Friday, August 19, 2022

Dark the Summer Dies

Walter Untermeyer Jr. (1915-2009) was a New York lawyer and a WW2 Navy veteran who only authored two books in his life. His first paperback, Dark the Summer Dies, from 1953 has been reprinted by Stark House as part of a trio of vintage femme fatale noir novels from Lion Books. 

Our narrator is an affable, wet-behind-the-ears, 18 year-old kid named Tony who is working at a swanky country club pool as a swim and dive instructor for the summer. The poolside babes are always wearing next-to-nothing and it’s making the poor boy horny as Hell. Sadly, his sweet high school girlfriend doesn’t put out. 
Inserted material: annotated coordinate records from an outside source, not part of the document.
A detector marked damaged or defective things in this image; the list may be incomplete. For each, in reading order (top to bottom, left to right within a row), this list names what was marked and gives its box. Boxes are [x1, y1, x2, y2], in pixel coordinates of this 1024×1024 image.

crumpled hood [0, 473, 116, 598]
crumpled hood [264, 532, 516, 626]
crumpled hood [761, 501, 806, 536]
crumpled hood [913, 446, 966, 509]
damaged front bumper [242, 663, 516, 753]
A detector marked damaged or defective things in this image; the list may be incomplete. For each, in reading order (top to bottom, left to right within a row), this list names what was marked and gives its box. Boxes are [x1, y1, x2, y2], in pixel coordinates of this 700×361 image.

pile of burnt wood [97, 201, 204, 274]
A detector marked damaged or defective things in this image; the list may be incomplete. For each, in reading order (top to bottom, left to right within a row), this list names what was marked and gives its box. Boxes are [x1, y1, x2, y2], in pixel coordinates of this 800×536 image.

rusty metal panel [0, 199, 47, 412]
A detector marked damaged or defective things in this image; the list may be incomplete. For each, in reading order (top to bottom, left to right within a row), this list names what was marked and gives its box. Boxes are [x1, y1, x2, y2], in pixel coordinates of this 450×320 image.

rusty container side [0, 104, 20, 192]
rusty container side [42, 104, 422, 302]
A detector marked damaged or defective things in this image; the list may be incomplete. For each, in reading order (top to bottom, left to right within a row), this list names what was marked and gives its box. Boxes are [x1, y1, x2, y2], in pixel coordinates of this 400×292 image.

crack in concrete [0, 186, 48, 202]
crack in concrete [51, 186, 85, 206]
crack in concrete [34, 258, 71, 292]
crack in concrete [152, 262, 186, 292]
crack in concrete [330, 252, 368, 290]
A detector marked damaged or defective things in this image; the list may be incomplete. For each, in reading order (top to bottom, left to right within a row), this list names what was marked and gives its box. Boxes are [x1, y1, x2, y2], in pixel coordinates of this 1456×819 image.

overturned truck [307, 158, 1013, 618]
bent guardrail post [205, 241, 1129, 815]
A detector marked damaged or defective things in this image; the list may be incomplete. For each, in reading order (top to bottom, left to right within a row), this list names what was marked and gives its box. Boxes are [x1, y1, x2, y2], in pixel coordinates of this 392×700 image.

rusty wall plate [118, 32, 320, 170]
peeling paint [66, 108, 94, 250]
At the club, Tony meets a super-hot flirtatious married woman named Vicky, whose husband is frequently away on business trips. You see what’s coming? Of course you do. She invites Tony over to enjoy a porterhouse on the grill, and you know the steak isn’t the only meat getting tenderized that night. 

When writing in Tony’s voice, Untermeyer mimics the colloquial tone of Holden Caulfield from J.D. Salinger’s A Catcher in the Rye, a successful novel released two years earlier. His plotting, however, needs some serious help. The paperback is a relationship drama about pushing the limits of social norms and sexual taboos, but not much happens for most of the book. It’s certainly not a crime novel, and the “shocking” ending will land with a thud to anyone accustomed to reading actual shocking paperbacks from the era. 

I wanted to like this novel with every fiber of my being, but it was pretty lousy — despite some well-written prose. The Stark House collection containing this book also includes Sin Pit by Paul S. Meskil, an absolute masterpiece of the femme fatale noir genre, so it’s probably still worth your $20.